Un día de diciembre, el día en que Yolanda, la madre de Valeria, salía de prisión.
Lina tenía el día libre y acompañó a Valeria a recoger a Yolanda.
El pronóstico del tiempo fue preciso: era un día espléndido y soleado. Los rayos del sol atravesaban las pesadas nubes invernales y caían sobre la tierra, haciendo brillar la nieve acumulada con destellos tan deslumbrantes como los de un diamante.
Afuera de la prisión, ubicada en las afueras de San Aurelio, Valeria vestía un abrigo de piel color albaricoque, su largo cabello se movía suavemente con el viento.
—Lina, ¿qué hora es? —Valeria miraba el muro de cien metros de altura frente a ella, sus manos fuertemente entrelazadas revelaban su nerviosismo.
Lina le dio palmaditas en el hombro.
—Apenas son las ocho y media, saldrá, no te preocupes.
Apenas terminó de hablar cuando se escuchó movimiento en las grandes puertas de hierro de la prisión.

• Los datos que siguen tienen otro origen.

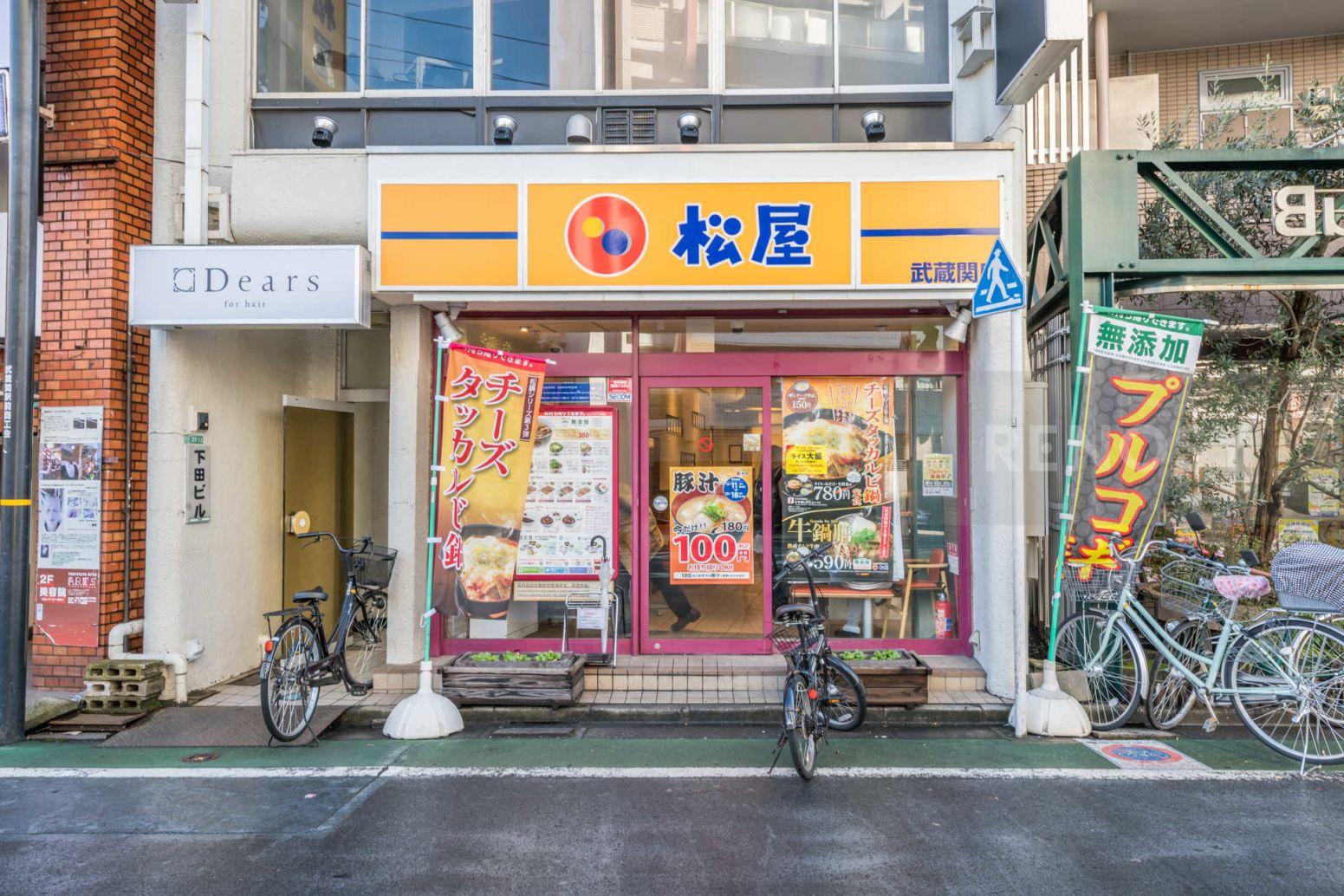 genovia石神井台greenveil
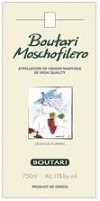 moschofilero bout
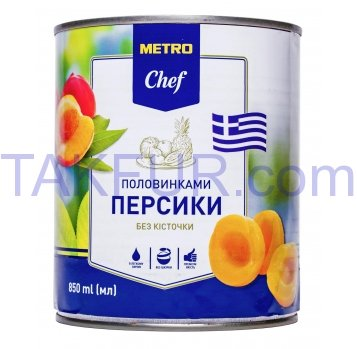 Персики Metro Chef половинками б/косточки консервиров 850мл - Фото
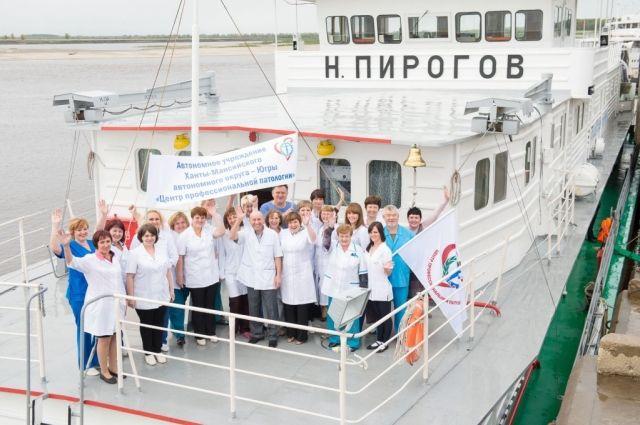 Плавполиклиника «Николай Пирогов» спешит на помощь в самые отдаленные уголки Югры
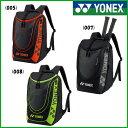 《送料無料》2018年3月中旬発売 YONEX バックパック〈テニス2本用〉 BAG1848 ヨネックス バッグ
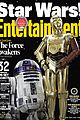 star wars entertainment weekly covers 05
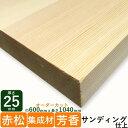 レッドパイン 赤松集成材厚さ25mmx巾600mmx長さ1040mm 8.11kg DIY 木材 端材 集成材 赤松 パイン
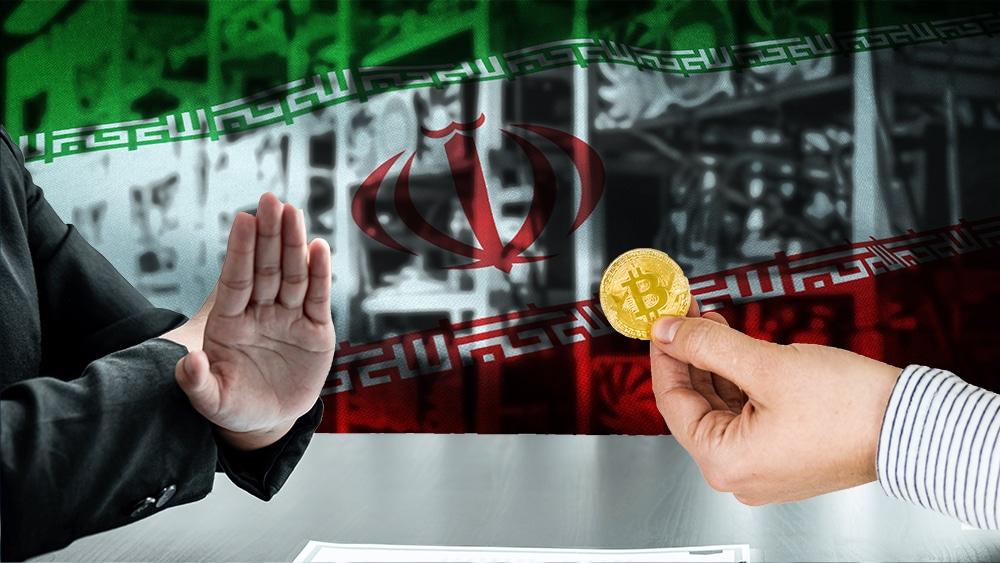 Gobierno de Irán pide a mineros detener la producción de Bitcoin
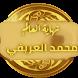 نهاية العالم محمد العريفي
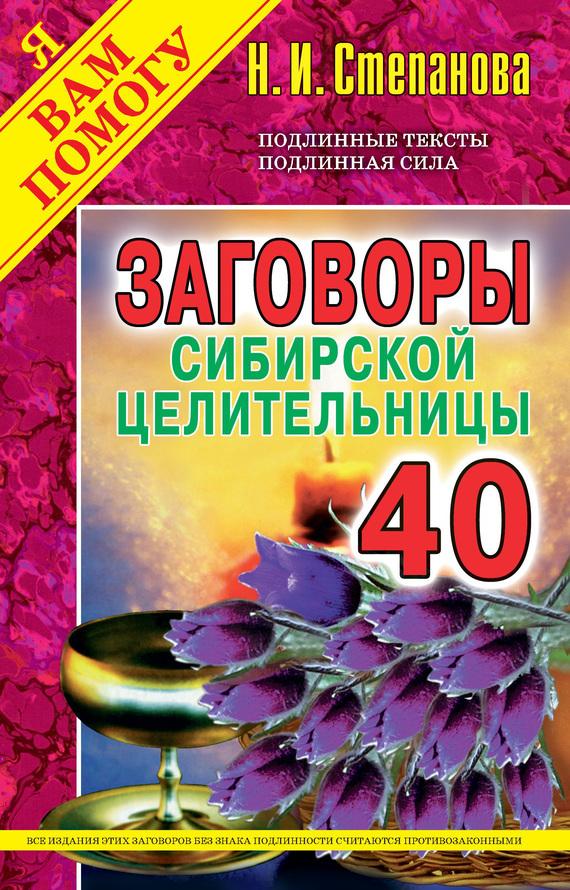 Заговоры сибирской целительницы. Выпуск 40
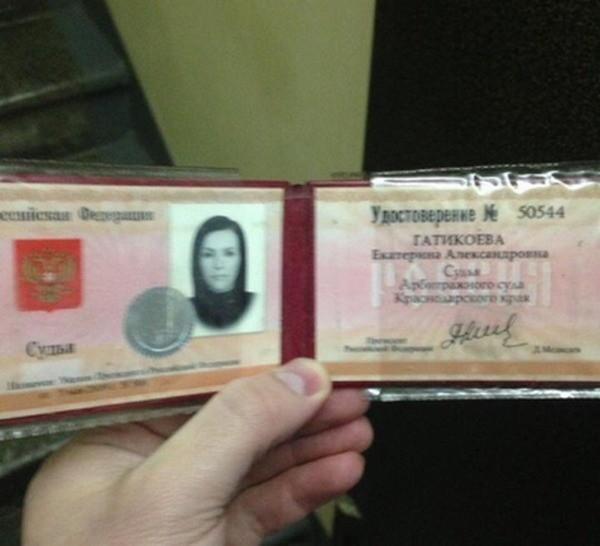 «Судья» Гатикоева – Курдуманова – Атаева-Добришман покруче золотой «судьи» Хахалевой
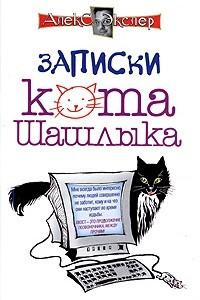 Записки кота Шашлыка. Компьютерные юморески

La pequeña puerta de hierro en la esquina se abrió.
Las manos de Valeria temblaron e inmediatamente corrió hacia allá.
—¡Mamá!
Yolanda la vio, sorprendida, y luego sonrió:
—Valeria, viniste.
—Sal y sé una buena persona, empieza de nuevo —El joven guardia de la prisión dio algunas instrucciones y se dio la vuelta para regresar.
La puerta se cerró de nuevo.
Valeria puso el abrigo de plumas que llevaba en sus brazos sobre los hombros de Yolanda.
—Mamá, vine a llevarte a casa.
Yolanda asintió, luego su mirada se posó en el rostro de Lina. La observó un buen rato antes de reconocerla.
—¿Eres Lina?
Lina sonrió.
—Soy yo, señora, ¡Valeria y yo vinimos a llevarla a casa!
Yolanda se sintió muy reconfortada, tomó la mano de Lina, aferrándose con fuerza, sin soltarla.
—Buena niña, gracias a ti por acompañar a Valeria todos estos años. ¡Tengo que darte las gracias!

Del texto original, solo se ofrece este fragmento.